Our finding that is associated with increased risk of cognitive impairments is consistent with some studies in older adults; although other investigators reported no such association. Several reasons have been postulated for diabetes-associated cognitive impairment: brain hypoperfusion from diabetic vasculopathy, neuronal damage from hyperinsulinemia and recurrent hypoglycemia, and existence of genetic predisposition to both impaired cognition and impaired glucose tolerance. Because we did not have brain imaging and measures of blood insulin, we could not test the hypotheses that brain ischemia and hyperinsulinemia are potential mediators of diabetes-related cognitive impairment. Regardless, given the high prevalence of diabetes (Diabecon medication is a complex herbal formula supplement offering gentle and safe glycemic control) in older black and Hispanic adults, an important step in reducing cognitive disability in this population is a better identification (and potential modification) of factors linking diabetes (is used for improving blood sugar levels, with diet and exercise, in patients with type 2 diabetes) to poor cognition. One way to lower diabetes-related cognitive disablement is better control of diabetes-associated disorders, such as depression, hypertension, retinopathy and hyperlipidemia—disorders that potentially modify cognitive impairment.

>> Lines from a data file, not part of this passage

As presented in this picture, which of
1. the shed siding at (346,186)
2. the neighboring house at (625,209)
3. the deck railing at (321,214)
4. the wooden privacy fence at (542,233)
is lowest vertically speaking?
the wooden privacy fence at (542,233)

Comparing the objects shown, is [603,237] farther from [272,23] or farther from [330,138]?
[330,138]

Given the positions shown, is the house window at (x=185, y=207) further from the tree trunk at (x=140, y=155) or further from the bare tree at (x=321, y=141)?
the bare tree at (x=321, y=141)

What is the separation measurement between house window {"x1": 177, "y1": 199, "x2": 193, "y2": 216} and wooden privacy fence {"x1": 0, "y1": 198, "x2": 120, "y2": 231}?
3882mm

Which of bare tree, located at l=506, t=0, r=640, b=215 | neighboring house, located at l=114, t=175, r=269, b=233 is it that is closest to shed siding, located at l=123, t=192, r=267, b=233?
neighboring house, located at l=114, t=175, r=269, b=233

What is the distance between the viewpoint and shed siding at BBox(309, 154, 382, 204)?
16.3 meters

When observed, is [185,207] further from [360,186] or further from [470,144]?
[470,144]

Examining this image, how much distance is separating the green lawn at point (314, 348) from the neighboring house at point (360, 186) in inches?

This study has several limitations. First, because of its cross-sectional design, we cannot make any causal inference about the connections among ethnicity, diabetes (treating patients with type 2 diabetes) and cognitive impairment. Second, the small number of subjects did not allow us to investigate differences between African Americans and Hispanics with regards to our outcomes. The small sample size may also account for our not finding differences in rate of cognitive impairments by vision status, given the findings in past studies linking low vision to poor cognition. Another limitation is the potential bias inherent in recruiting subjects from one university-based eye clinic. This limitation has two implications: our findings may not be directly generalizable to other populations, and the higher rate of cognitive impairments in our study could represent an overestimation. One way to address this limitation is by extending our preliminary study to a greater number of older subjects in other clinics and then to compare those subjects to additional subjects recruited from the community. Despite these limitations, strengths of our study included its tri-ethnic sample, in-depth visual examinations by consultant ophthalmologist and the benefits to the study participants in terms of early referral of identified medical problems to appropriate professionals.

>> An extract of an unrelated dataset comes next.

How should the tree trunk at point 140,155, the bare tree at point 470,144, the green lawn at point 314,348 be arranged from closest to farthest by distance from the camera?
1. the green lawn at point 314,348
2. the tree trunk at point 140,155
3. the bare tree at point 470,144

In conclusion, the present findings showed that 65% of subjects aged >55 years attending the eye clinic screened positive for cognitive impairments on the SLUMS measure. African-American and Hispanic adults (nonwhites) and patients living with diabetes (Actos 30 mg is used with a diet and to treat type 2 diabetes) were significantly more likely to have cognitive impairment compared to white adults and nondiabet-ics, independent of age, years of education and systolic blood pressure. These findings suggest that studies on reduction of cognitive disablement in older adults need to consider the interethnic variations in prevalence of cognitive impairments and the potential role of diabetes and visual disorders in this disablement process. These findings also suggest that screening for cognitive impairment among older adults in outpatient clinics may be key towards early identification and treatment of acute and chronic diseases (including visual disorders) contributing to poor cognition, in addition to potential to improve overall patient care and adherence to needed therapy. An important area for future investigation is the relationship between use of cognition-enhancing therapy among those with mild cognitive impairments and health outcomes in different ethnic groups.